In Moskau verlief der Aufstand blutig. Der Sowjet stimmte mit überwältigender Mehrheit für die Unterstützung des Petrograder RMA. Sofort bildeten die bürgerlichen Parteien mit den Menschewiki und den SR ein „Komitee zur öffentlichen Sicherheit“, dem 10.000 Soldaten zur Verfügung standen. Sie waren schlagkräftiger als die reaktionären Junker-Einheiten in Petrograd. Sie stellten den roten Streitkräften im Kreml eine Falle. Nachdem ihnen zugesichert worden war, dass es keine Vergeltungsmaßnahmen geben würde, ergaben sich, die pro-sowjetischen Verbände widerwillig. Sie mussten eine bittere Lektion einstecken. Obwohl sie das „Ehrenwort“ hatten,  dass ihnen nichts geschehen würde, mobilisierten die bürgerlichen Offiziere sogleich ihre Banden. Die gerade aus dem Kreml kommenden Rotarmisten wurden angegriffen und erschlagen. Überall in der Stadt wurden Bolschewiki getötet. So sah die Demokratie der bürgerlichen Demokraten aus!

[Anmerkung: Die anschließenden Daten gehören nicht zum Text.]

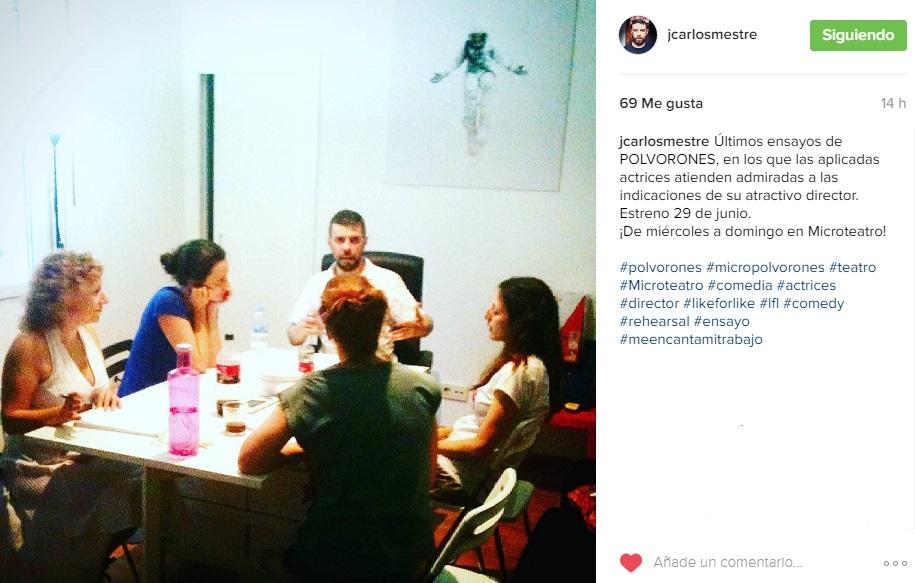 Juan Carlos Mestre y las actrices de Polvorones en uno de los últimos ensayos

Doch bald kam Verstärkung aus Petrograd, so dass das Blatt gewendet werden konnte. Die „Weißen“ wurden aus jedem Viertel der Stadt vertrieben und im Kreml eingekesselt. Rote Schützen nahmen sie schonungslos unter Beschuss. Schließlich ergaben sie sich. Die Bolschewiki versicherten ihnen, dass sie keine Vergeltung üben würden. Anders als die Reaktionäre einige Tage zuvor hielten sie ihr Versprechen.

Die Kapitalisten und ihre erbärmlichen reformistischen Verteidiger verbreiten oft genug Lügen über die grauenvolle Gewaltorgien der RevolutionärInnen und stellen ihre eigenen „friedliebenden“ Methoden entgegen. Die Moskauer Vorgänge sind ein – und nicht der einzige – Gegenbeweis. Militärische Gewalt spielt in jeder Revolution eine Rolle. MarxistInnen erkennen deren Bedeutung. Doch blutrünstige Akte von Brutalität blieben den Junkern und Kapitalisten sowie deren politischen und militärischen Lakaien vorbehalten.

Die wiederholten Ausbrüche solcher Gewalt bei den Kontingenten der Konterrevolution 1918 lehrten die Bolschewiki, dass ein „roter Terror“ zur Unterdrückung derer, die um jeden Preis den Arbeiterstaat zerstören wollten, notwendig war. Aber der „rote Terror“ war ein notwendiges Mittel, um zu gewährleisten, dass die Bauern ihr Land, die ArbeiterInnen die Produktionskontrolle und die Soldaten ihre demokratischen Rechte behalten konnten. Der weiße Terror hatte nur ein Ziel: die Herrschaft einer Minderheit über die Mehrheit im Namen des Profits und der Habgier zu erhalten.

Revolution und keine Reform

Vor allem bewiesen die Ereignisse des Oktober die reale Möglichkeit der proletarischen Macht. Sie zeigten die Wahrheit der Maxime, dass keine herrschende Klasse kampflos aufgibt. Entgegen den heutigen Kerenskis, Lafontaines und Co. dieser Welt behaupten wir, dass alle Ausgebeuteten auf der ganzen Welt das unbedingte Recht und die Notwendigkeit haben, dem Beispiel der russischen ArbeiterInnen zu folgen. Versucht nicht das Unternehmer-System zu flicken – beseitigt es! Nur so eröffnen wir der Menschheit neue Horizonte.

John Reed, der Revolutionschronist schrieb im Anschluss an eine Moskauer Arbeitermassenkundgebung nach dem Sieg: „Allmählich verebbte die proletarische Welle auf dem Roten Platz. Ich erkannte plötzlich, dass das fromme russische Volk keine Priester mehr brauchte, die es in den Himmel beteten. Auf Erden baute es ein Königreich, strahlender als jeder Himmel, und für das es rühmlich war zu sterben.“

Heute sind 90 Jahre vergangen. Jenes Reich harrt immer noch seiner Erschaffung. Der Oktober 1917 hat es aber, mehr als jedes andere Geschichtsereignis in greifbare Nähe gerückt. Wir müssen seine Lehren verstehen lernen und danach handeln!